RAW RECORDS ->
——
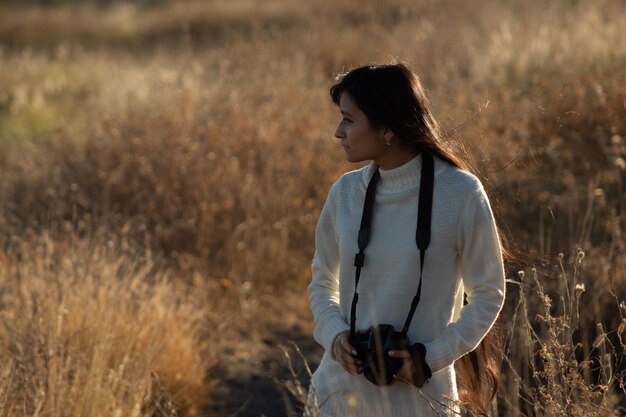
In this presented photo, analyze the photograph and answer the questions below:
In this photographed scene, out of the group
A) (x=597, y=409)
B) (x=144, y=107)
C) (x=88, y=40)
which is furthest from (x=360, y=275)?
(x=88, y=40)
——
WHAT TO WORK ON ->
Render the rows above as a Markdown table with two columns, Number and Line, giving each line its own numbered row and skipping blank lines. Leave the pictures out of the table.

COMPLETED EXERCISE ->
| Number | Line |
|---|---|
| 1 | In this presented photo, analyze the photograph and answer the questions below: |
| 2 | In this photographed scene, out of the group |
| 3 | A) (x=597, y=409) |
| 4 | B) (x=144, y=107) |
| 5 | C) (x=88, y=40) |
| 6 | which is furthest from (x=360, y=275)? |
| 7 | (x=88, y=40) |